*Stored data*
=-=-=
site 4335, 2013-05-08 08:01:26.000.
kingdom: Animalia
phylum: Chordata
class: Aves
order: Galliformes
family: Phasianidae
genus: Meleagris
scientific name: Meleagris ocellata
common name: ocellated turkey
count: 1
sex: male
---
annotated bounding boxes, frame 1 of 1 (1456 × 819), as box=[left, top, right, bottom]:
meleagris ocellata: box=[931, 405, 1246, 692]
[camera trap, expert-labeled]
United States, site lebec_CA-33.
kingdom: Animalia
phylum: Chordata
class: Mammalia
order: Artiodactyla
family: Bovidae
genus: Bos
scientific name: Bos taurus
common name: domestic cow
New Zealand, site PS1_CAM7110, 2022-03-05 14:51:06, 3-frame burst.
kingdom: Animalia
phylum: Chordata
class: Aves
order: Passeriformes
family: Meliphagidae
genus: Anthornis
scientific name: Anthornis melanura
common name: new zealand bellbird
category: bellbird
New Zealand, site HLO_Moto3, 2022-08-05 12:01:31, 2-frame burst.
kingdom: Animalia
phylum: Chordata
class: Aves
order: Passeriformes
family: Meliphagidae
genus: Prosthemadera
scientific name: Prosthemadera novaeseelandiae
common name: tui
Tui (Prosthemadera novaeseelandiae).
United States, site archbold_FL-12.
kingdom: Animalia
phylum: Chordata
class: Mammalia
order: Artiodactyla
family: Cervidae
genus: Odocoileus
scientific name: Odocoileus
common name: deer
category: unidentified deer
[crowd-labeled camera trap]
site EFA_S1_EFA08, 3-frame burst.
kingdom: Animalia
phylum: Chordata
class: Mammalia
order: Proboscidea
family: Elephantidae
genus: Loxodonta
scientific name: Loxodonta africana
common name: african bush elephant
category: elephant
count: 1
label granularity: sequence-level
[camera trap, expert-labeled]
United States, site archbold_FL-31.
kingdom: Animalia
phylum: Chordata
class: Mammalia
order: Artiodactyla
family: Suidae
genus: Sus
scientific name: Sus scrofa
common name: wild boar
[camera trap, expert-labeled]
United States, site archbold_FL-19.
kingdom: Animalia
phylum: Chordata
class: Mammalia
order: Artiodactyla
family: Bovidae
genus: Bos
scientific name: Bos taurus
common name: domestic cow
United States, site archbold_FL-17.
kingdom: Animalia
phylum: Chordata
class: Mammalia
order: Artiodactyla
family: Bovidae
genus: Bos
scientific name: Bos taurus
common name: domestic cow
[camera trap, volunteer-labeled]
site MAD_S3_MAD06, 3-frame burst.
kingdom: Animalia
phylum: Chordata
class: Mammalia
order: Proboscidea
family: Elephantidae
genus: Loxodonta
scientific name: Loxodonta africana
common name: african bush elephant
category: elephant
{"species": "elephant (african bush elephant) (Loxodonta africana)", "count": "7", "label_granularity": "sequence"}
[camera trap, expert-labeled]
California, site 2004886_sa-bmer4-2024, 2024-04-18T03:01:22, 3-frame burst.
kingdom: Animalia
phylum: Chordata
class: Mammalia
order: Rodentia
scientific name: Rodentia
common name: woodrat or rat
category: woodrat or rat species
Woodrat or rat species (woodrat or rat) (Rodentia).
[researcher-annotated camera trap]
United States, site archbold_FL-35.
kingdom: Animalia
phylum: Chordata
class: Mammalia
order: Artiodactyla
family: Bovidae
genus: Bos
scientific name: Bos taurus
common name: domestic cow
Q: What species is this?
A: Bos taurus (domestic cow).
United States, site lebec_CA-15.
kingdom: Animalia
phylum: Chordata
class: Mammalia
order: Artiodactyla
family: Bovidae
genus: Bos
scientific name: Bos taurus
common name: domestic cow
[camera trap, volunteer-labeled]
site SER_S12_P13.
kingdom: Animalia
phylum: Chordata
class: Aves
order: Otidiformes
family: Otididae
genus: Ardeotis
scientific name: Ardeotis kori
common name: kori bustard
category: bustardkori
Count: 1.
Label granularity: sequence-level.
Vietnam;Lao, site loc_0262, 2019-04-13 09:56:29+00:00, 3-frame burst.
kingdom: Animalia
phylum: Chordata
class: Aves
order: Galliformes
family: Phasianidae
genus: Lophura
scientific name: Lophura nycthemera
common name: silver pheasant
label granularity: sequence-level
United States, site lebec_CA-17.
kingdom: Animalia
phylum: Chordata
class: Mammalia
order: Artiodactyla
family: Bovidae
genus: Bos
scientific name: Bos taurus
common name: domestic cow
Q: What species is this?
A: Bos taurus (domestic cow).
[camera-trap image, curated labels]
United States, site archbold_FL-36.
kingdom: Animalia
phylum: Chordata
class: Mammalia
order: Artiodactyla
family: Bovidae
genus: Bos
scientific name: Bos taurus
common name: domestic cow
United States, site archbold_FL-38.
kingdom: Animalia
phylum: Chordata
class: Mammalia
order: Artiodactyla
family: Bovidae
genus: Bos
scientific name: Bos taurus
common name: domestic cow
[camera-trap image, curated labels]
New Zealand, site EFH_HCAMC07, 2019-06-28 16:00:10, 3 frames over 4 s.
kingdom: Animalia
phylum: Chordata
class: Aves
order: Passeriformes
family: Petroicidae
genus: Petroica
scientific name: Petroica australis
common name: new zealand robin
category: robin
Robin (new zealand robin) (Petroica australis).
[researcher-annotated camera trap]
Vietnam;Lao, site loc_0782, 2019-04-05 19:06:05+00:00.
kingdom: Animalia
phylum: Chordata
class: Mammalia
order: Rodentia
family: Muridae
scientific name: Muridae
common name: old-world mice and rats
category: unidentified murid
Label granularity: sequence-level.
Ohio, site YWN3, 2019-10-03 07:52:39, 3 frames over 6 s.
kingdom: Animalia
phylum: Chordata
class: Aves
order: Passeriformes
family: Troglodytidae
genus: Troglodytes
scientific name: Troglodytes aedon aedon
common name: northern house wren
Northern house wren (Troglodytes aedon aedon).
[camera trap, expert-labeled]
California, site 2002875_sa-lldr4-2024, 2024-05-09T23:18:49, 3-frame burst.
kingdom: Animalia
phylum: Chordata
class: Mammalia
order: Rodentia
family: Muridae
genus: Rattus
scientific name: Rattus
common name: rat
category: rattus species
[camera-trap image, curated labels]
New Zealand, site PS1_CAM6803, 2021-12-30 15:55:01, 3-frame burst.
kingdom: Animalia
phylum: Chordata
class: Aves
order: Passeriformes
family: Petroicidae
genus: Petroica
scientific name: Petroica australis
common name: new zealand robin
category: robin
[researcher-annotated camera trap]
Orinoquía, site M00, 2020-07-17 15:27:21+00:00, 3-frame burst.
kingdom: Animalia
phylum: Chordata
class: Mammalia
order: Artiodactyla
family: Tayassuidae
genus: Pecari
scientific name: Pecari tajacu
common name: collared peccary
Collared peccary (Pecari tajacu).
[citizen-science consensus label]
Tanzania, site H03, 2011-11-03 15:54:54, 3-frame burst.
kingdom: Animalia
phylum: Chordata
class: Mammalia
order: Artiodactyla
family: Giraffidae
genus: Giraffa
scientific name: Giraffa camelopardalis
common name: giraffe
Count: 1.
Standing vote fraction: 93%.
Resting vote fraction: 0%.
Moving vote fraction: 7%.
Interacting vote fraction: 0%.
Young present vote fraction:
=-=-=
*Try it*
In the lines above, find the word "United" and copy each line that contains it.

*Answer to this exercise*
United States, site lebec_CA-33.
United States, site archbold_FL-12.
United States, site archbold_FL-31.
United States, site archbold_FL-19.
United States, site archbold_FL-17.
United States, site archbold_FL-35.
United States, site lebec_CA-15.
United States, site lebec_CA-17.
United States, site archbold_FL-36.
United States, site archbold_FL-38.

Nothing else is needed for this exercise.